Van Leemput Koenraad, Van den Bulcke Tim, Dhollander Thomas, De Moor Bart, Marchal Kathleen, van Remortel Piet
ISLab (Intelligent Systems Lab), Universiteit Antwerpen, Antwerpen, Belgium.
Artif Life. 2008 Winter;14(1):49-63. doi: 10.1162/artl.2008.14.1.49.
The development of structure-learning algorithms for gene regulatory networks depends heavily on the availability of synthetic data sets that contain both the original network and associated expression data. This article reports the application of SynTReN, an existing network generator that samples topologies from existing biological networks and uses Michaelis-Menten and Hill enzyme kinetics to simulate gene interactions. We illustrate the effects of different aspects of the expression data on the quality of the inferred network. The tested expression data parameters are network size, network topology, type and degree of noise, quantity of expression data, and interaction types between genes. This is done by applying three well-known inference algorithms to SynTReN data sets. The results show the power of synthetic data in revealing operational characteristics of inference algorithms that are unlikely to be discovered by means of biological microarray data only.

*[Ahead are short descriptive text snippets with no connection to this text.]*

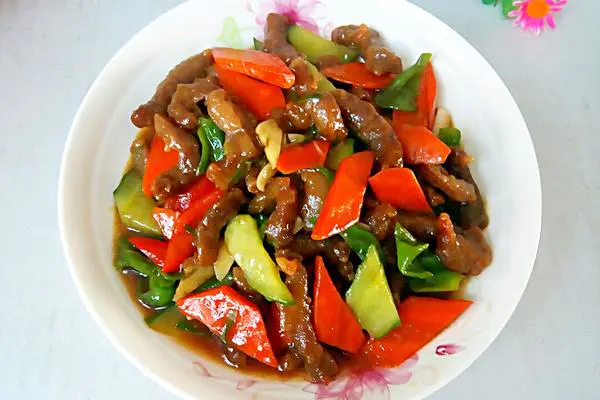 醋溜肉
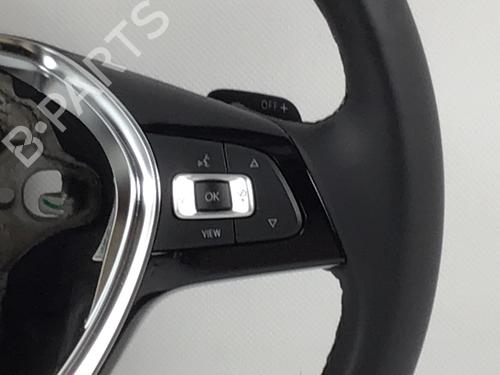 Steering wheel VW POLO VI (AW1, BZ1, AE1) 1.5 TSI | BP35721575C49 - Image 2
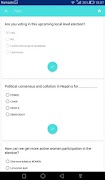 Hamro Election 스크린샷 6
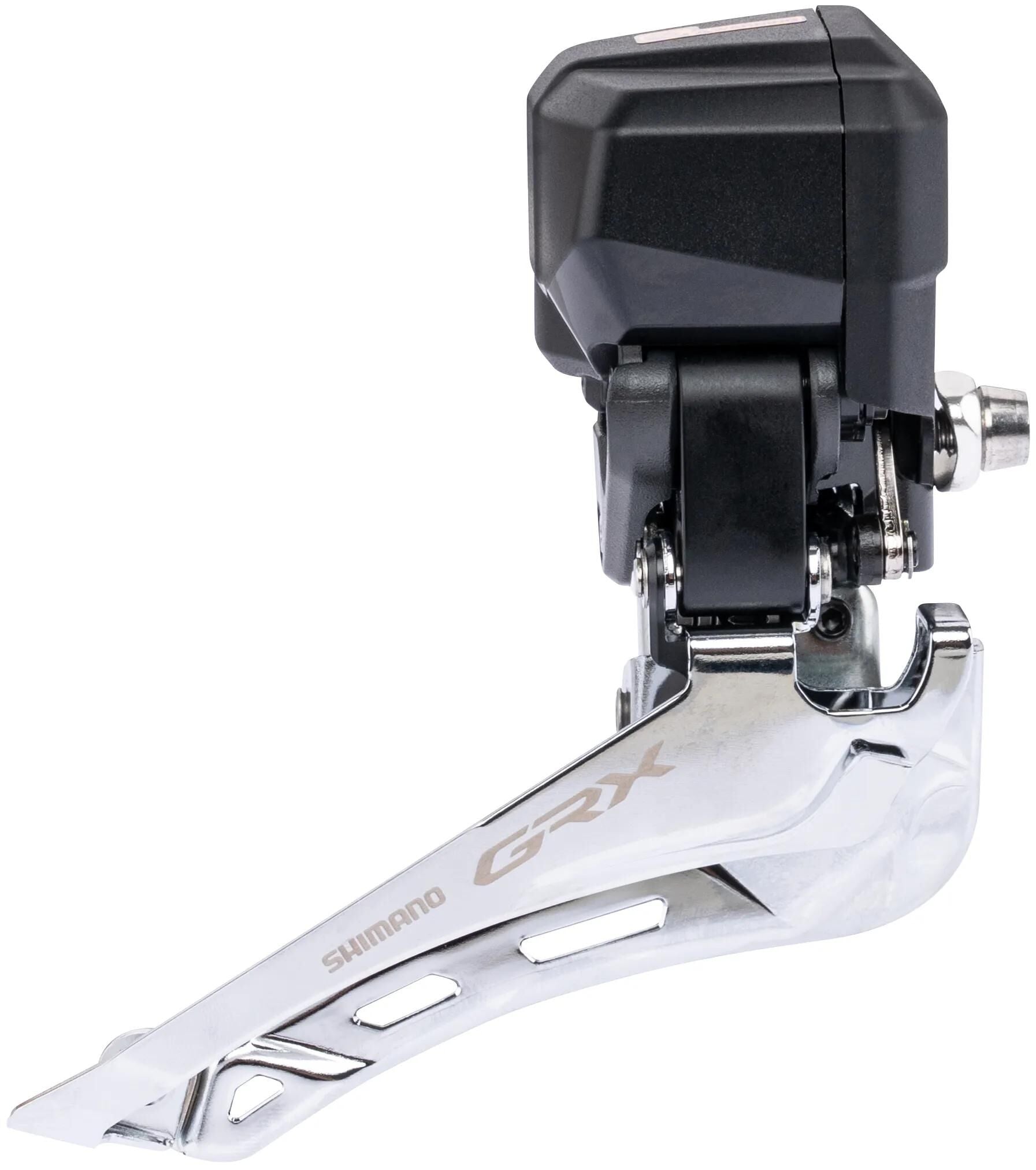 Shimano fr.Derail.shim.grx di2 fd-rx825 braze-on gris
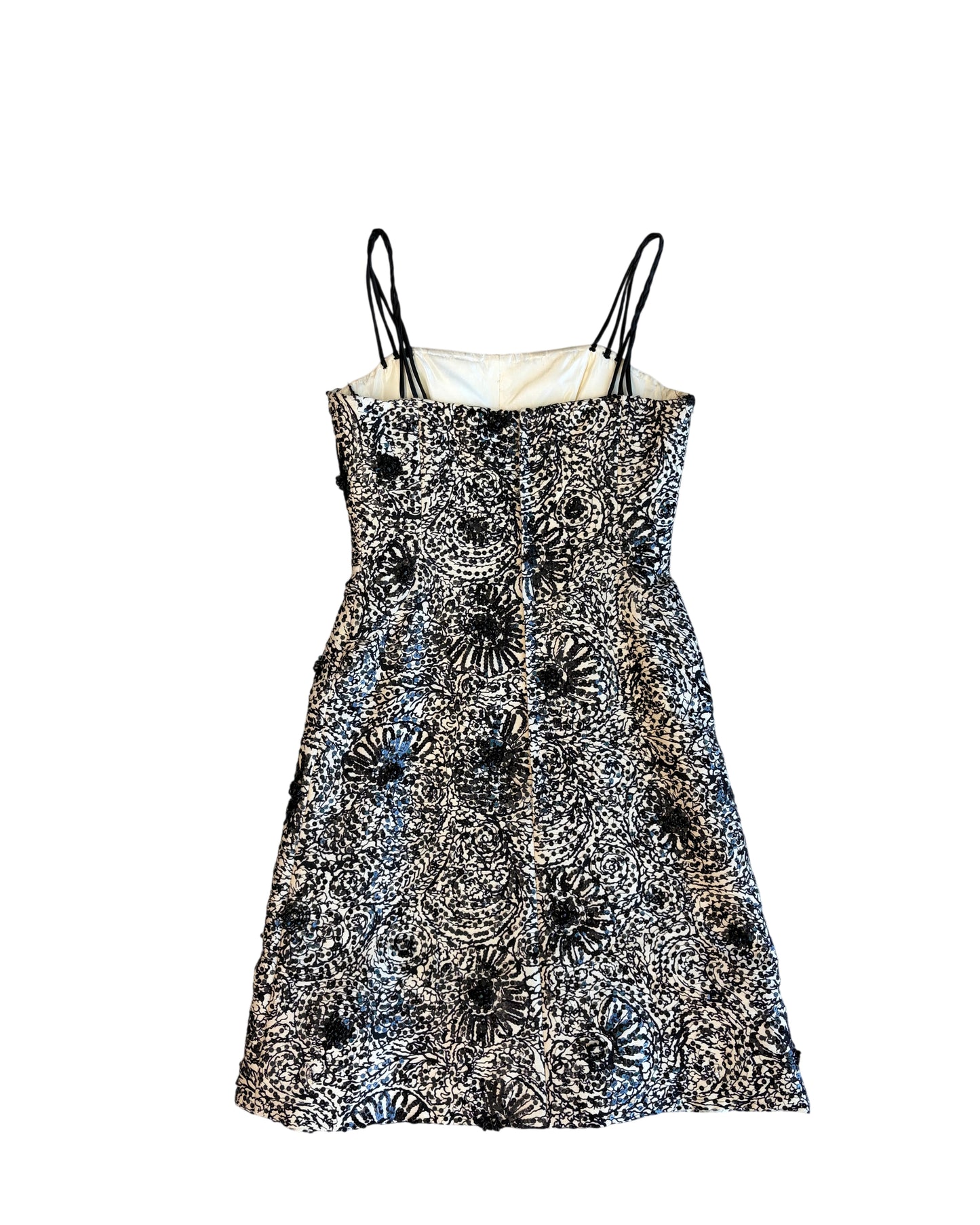 1950s/60s Corset Dress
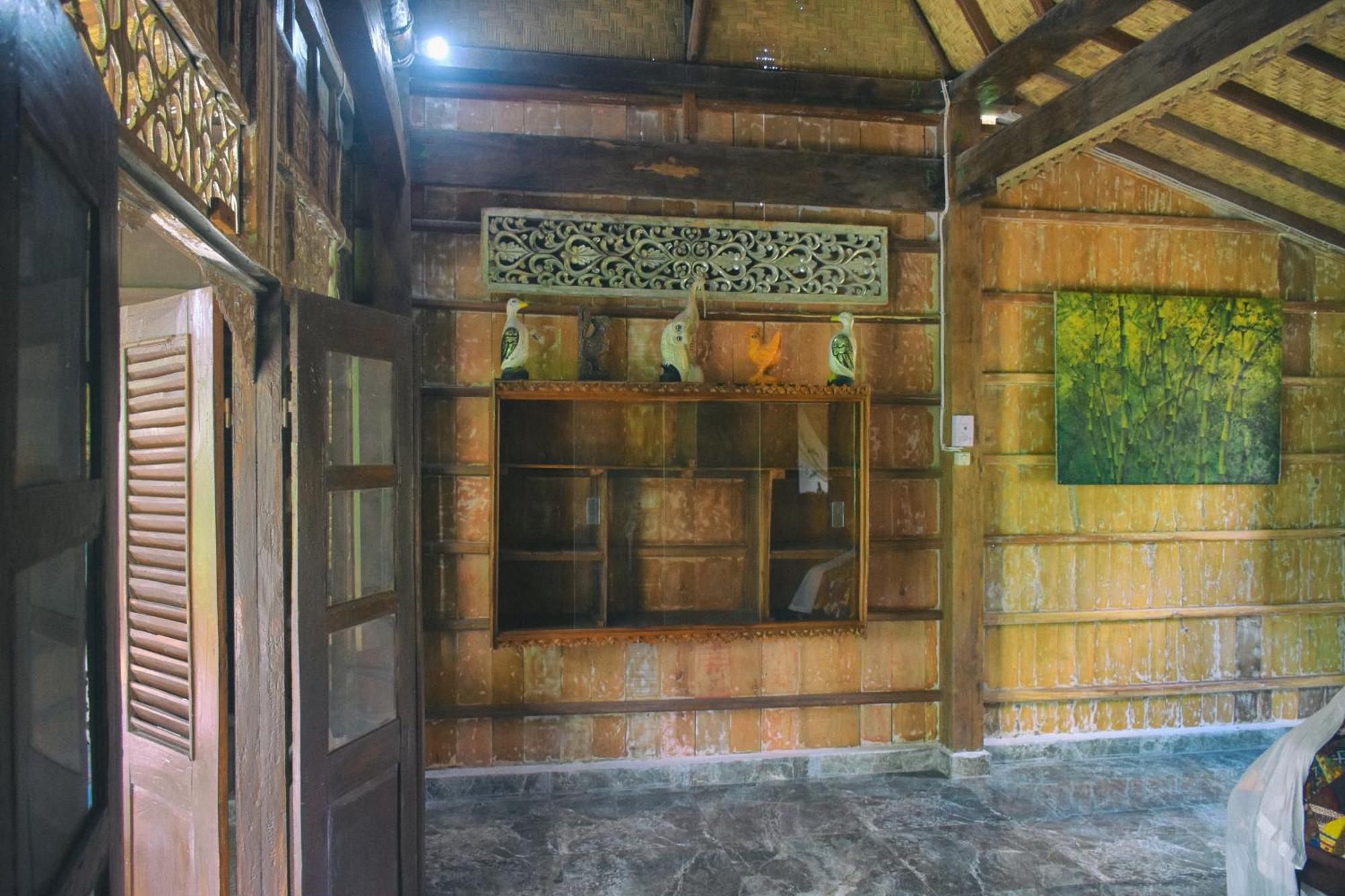 Ferienwohnung Ume Sita Ubud Exterior foto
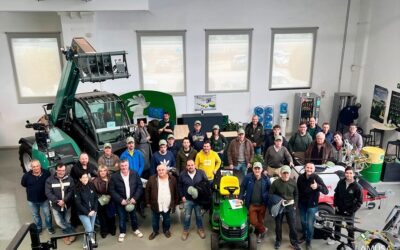 Cursos TAP 2026: formación práctica para impulsar la agricultura de precisión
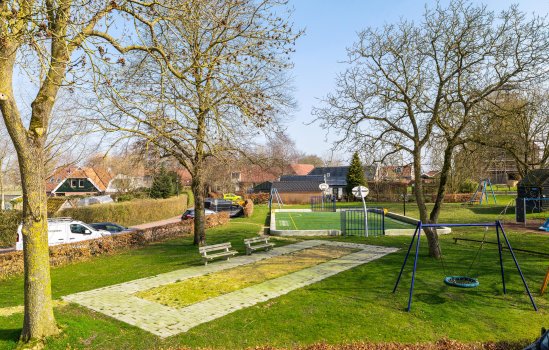 Streeksterpad 7, Wirdum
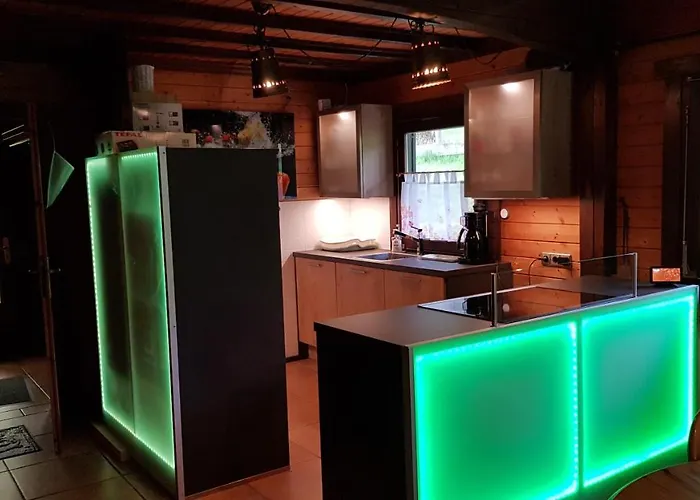 Casa de Férias Jagdhaus Malzhagen Nuembrecht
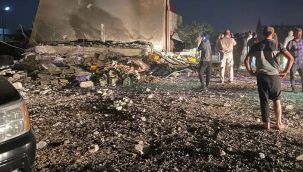 Suriye: İsrail'in hava saldırısında 3 asker öldü, 7 asker yaralandı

基因调控网络结构学习算法的发展在很大程度上依赖于合成数据集的可用性,这些数据集既包含原始网络又包含相关的表达数据。本文报告了SynTReN的应用,SynTReN是一种现有的网络生成器,它从现有的生物网络中采样拓扑结构,并使用米氏和希尔酶动力学来模拟基因相互作用。我们阐述了表达数据不同方面对推断网络质量的影响。所测试的表达数据参数包括网络大小、网络拓扑、噪声类型和程度、表达数据量以及基因之间的相互作用类型。这是通过将三种著名的推断算法应用于SynTReN数据集来完成的。结果表明,合成数据在揭示推断算法的操作特性方面具有强大作用,而这些特性仅通过生物微阵列数据不太可能被发现。